Let $E$ be the midpoint of $AB$. Since $|EA|=|EB|$, $E$ lies on the radical axis of $\Gamma_1, \Gamma_2$, which is the line $CD$. Then $\angle CEA = \angle DEB$ and moreover, since $AC \parallel BD$, $\angle ACE = \angle BDE$. Thus the triangles $ACE,BDE$ are congruent, i.e. $E$ is also the midpoint of $CD$. This proves the claim. (We see that the condition $AC \perp \ell \perp BD$ can be replaced by $AC \parallel BD$.)

Trivial. We only need $AC \parallel BD$ (which holds here as they are perpendicular to a common line). If $MN \cap AB = E$, then $\angle AME = \angle ANM$ by tangency and so $\triangle AME \sim \triangle ANM$, implying $EA^2 = EM \cdot EN$. Analogously $EB^2 = EM \cdot EN$, therefore $EA = EB$. Now with $AC \parallel BD$ we have $\angle ACE = \angle BDE$, so $\triangle ACE \cong \triangle BDE$, implying $AC = BD$, which together with $AC \parallel BD$ implies that $ABCD$ is a parallelogram.

It’s well-known $MN$ passes through the midpoint of $AB$ (e.g. power bash) so now as $AC\parallel BD$ and $CD$ passes through the midpoint of $AB$ we’re done.

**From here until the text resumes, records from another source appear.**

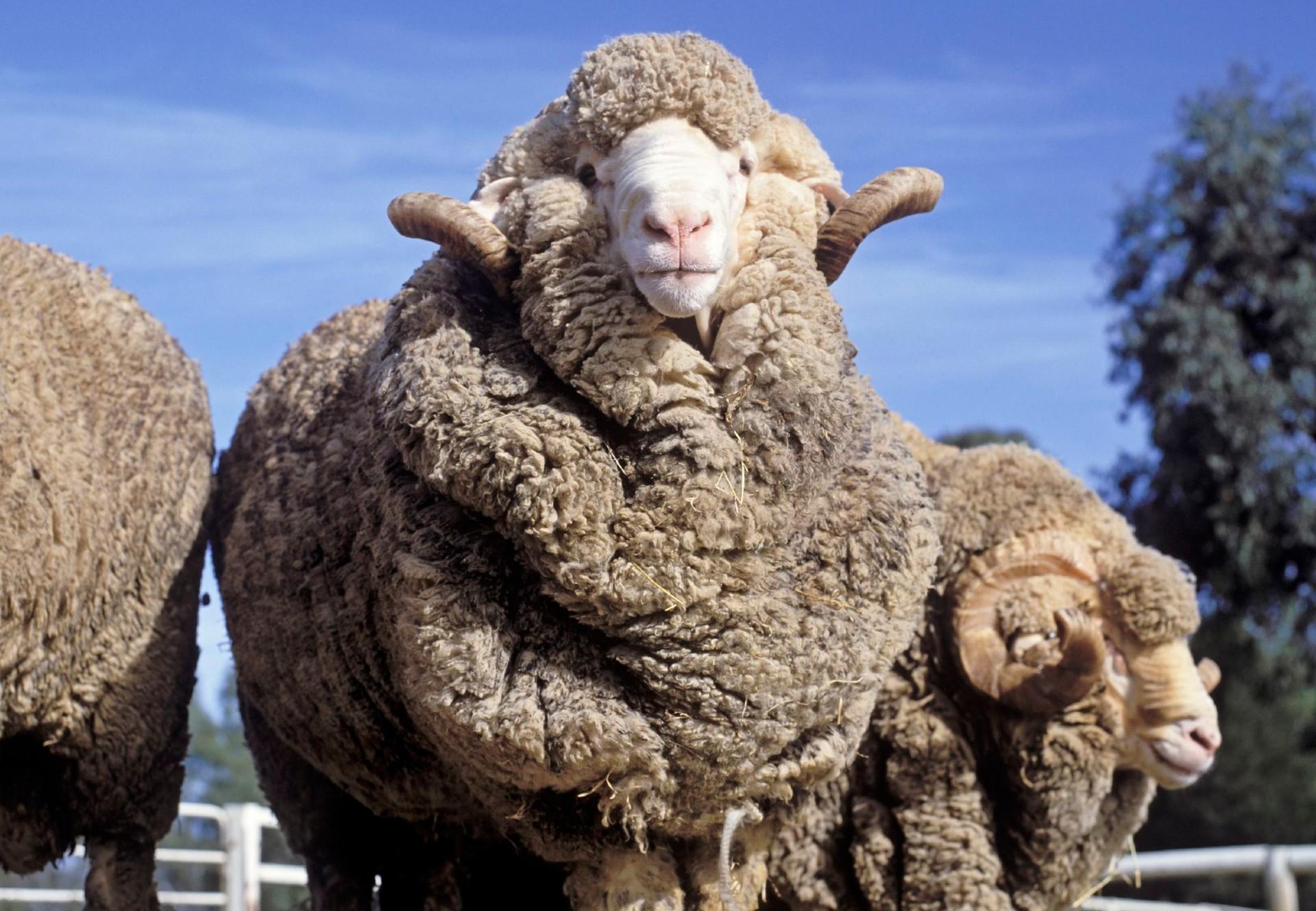 Schaf in Australien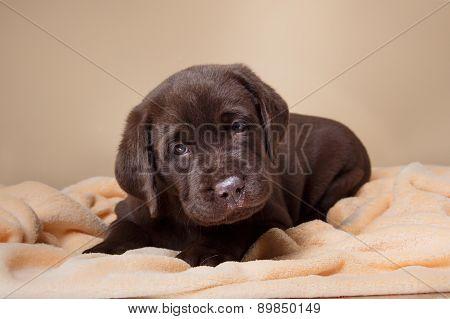 Puppy Breed Labrador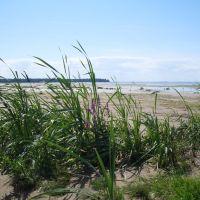 Beach and  Flowers, Salicaria Lythrum., Сестрорецк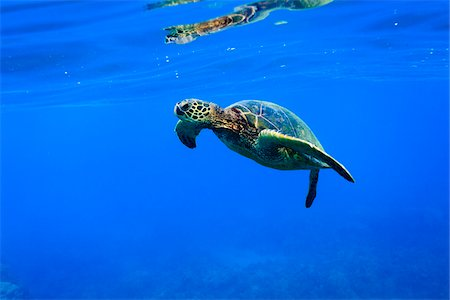 Underwater View of Green Sea Turtle, Maui, Hawaii, USA Stock Photo - Premium Royalty-Free, Code: 600-03849490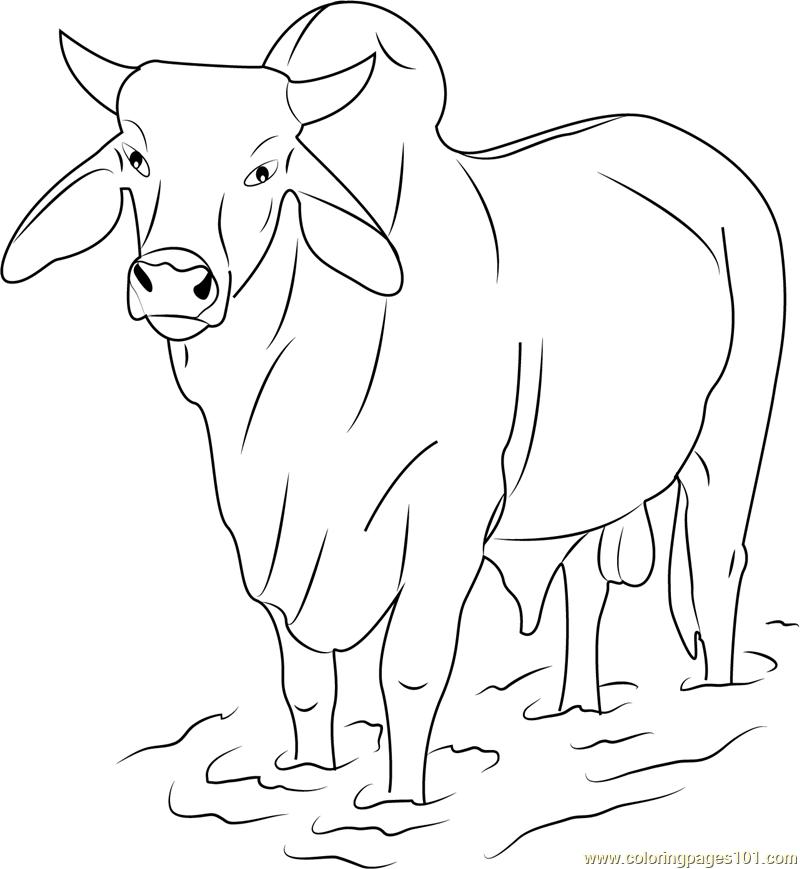 Bull coloring #8, Download drawings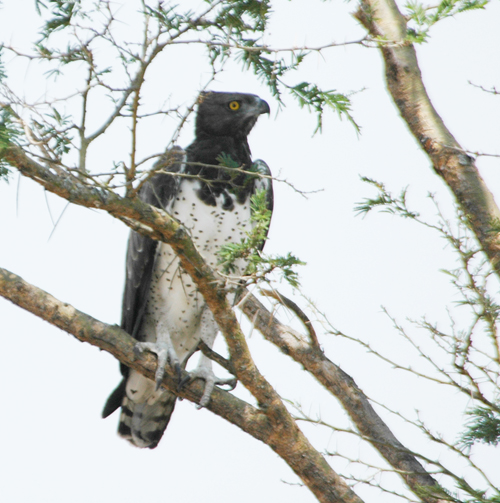Martial Eagle Queen Elizabeth NP. Uganda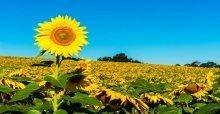 Những câu nói hay, ý nghĩa về loài hoa hướng dương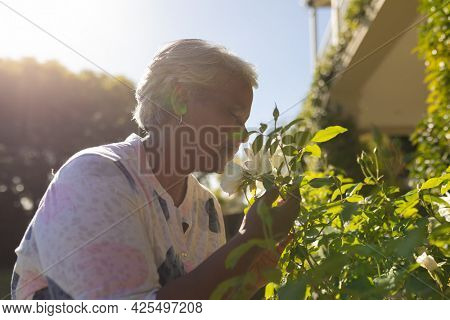 Senior african american woman smelling flowers in sunny garden. retreat, retirement and happy senior lifestyle concept.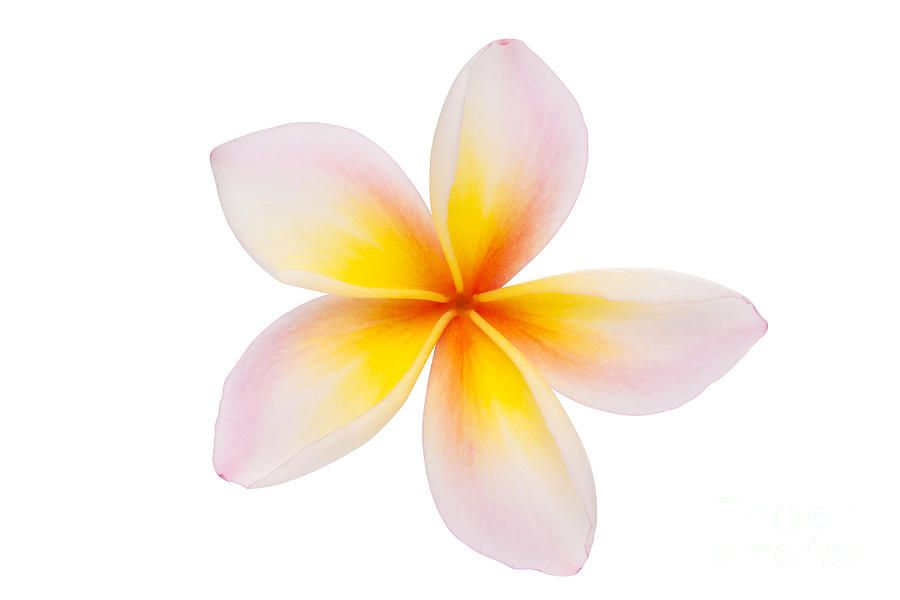 plumeria clip art clipart best cards pinterest art clipart and rh pinterest com free plumeria clipart plumeria flower clipart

Isn't this simple enough? Let $E$ be the midpoint of $AB$, from radical axis it is also $MN \cap AB$. Now triangles $AEC, BED$ are congruent, so $E$ is the midpoint of $CE$ as well; thus $ACBD$ is a parallelogram.

Attachments:

erm what the sigma? this is skibidi-trivial! this is because the radical axis bisects the common tangent!